WHAT NEEDS TO BE DONE: Only the lines from the one that contains "San Antonio Spurs" to the last line below, both included, should be transcribed. Pictures stay out of the copy.

START DATA BLOCK

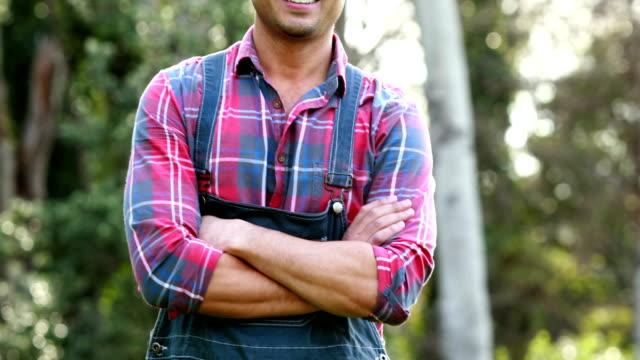 Smiling farmer standing video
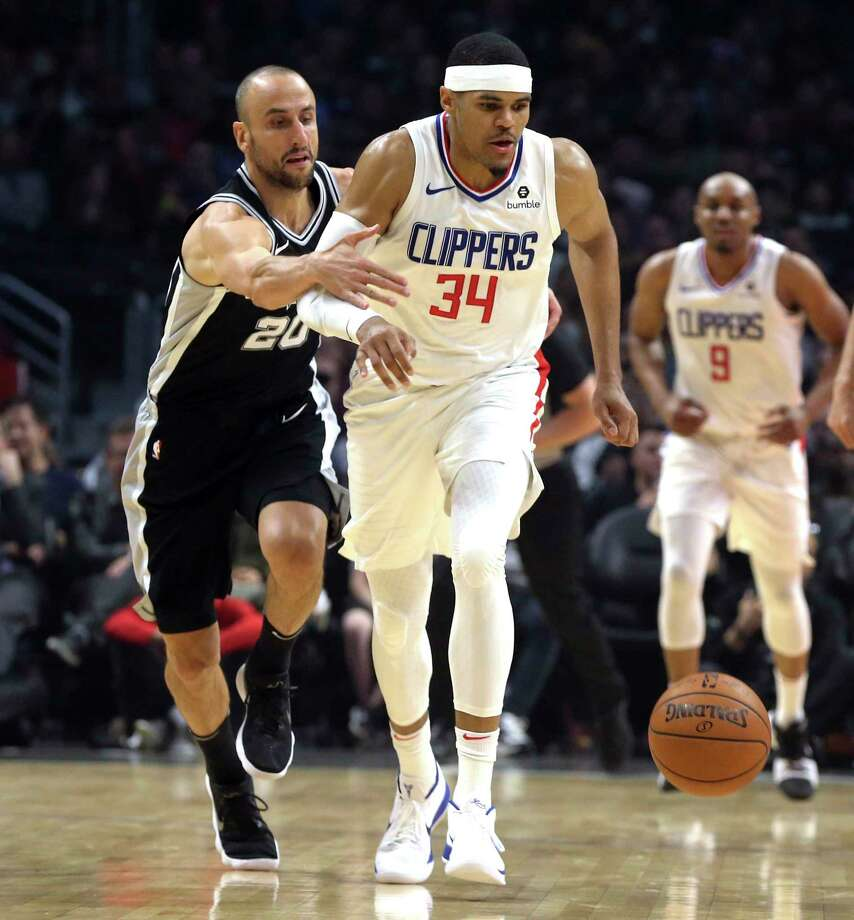 San Antonio Spurs guard Manu Ginobili (20) fouls Los Angeles Clippers forward Tobias Harris (34) during the first half of an NBA basketball game in Los Angeles on Tuesday, April 3, 2018. (AP Photo/Reed Saxon) Photo: Reed Saxon, Associated Press / Copyright 2018 The Associated Press. All rights reserved. This material may not be published, broadcast, rewritten or redistribu
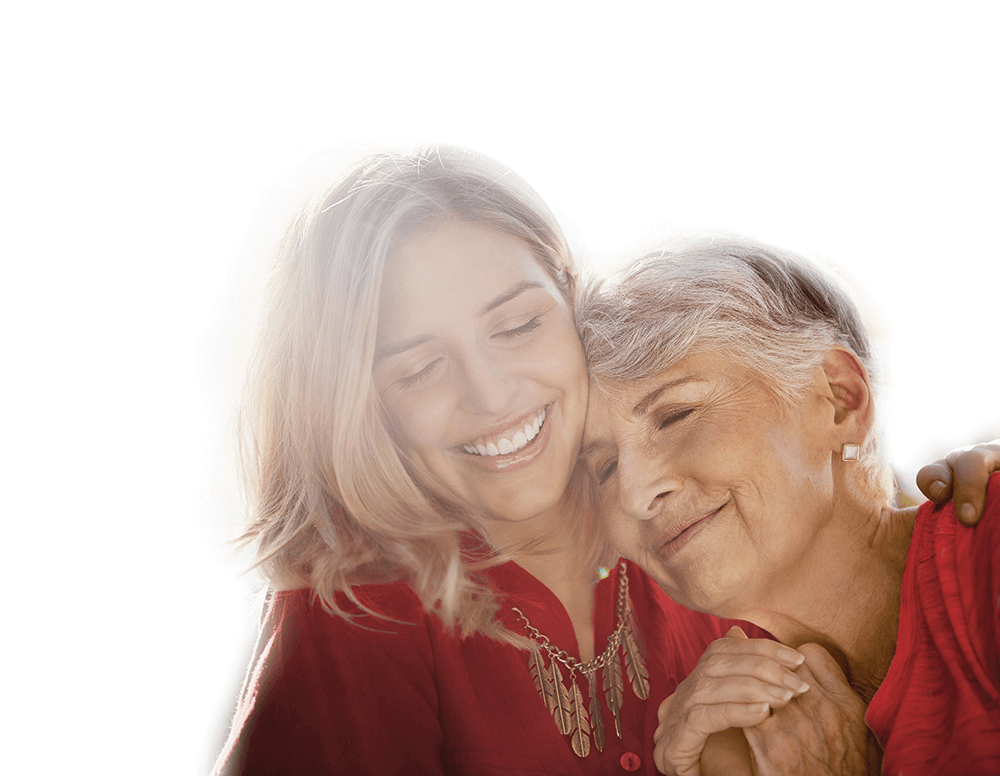 woman and her elderly mother hugging and smiling
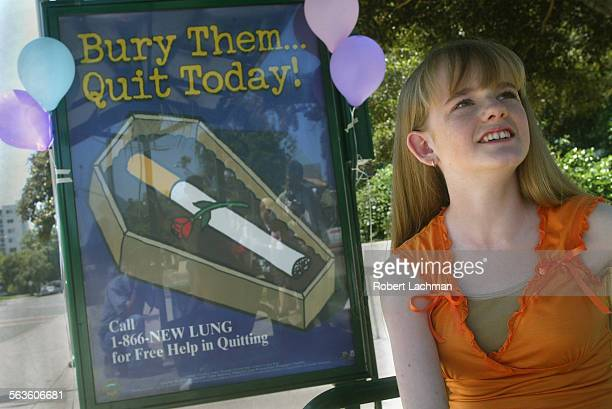 At the unveiling ceremony for the bus shelter anti–tabacco artwork Chelsea Clark a student at the Orange County High School of the Art is...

END DATA BLOCK

RESPONSE FOR THIS EXERCISE:
 San Antonio Spurs guard Manu Ginobili (20) fouls Los Angeles Clippers forward Tobias Harris (34) during the first half of an NBA basketball game in Los Angeles on Tuesday, April 3, 2018. (AP Photo/Reed Saxon) Photo: Reed Saxon, Associated Press / Copyright 2018 The Associated Press. All rights reserved. This material may not be published, broadcast, rewritten or redistribu
 woman and her elderly mother hugging and smiling
 At the unveiling ceremony for the bus shelter anti–tabacco artwork Chelsea Clark a student at the Orange County High School of the Art is...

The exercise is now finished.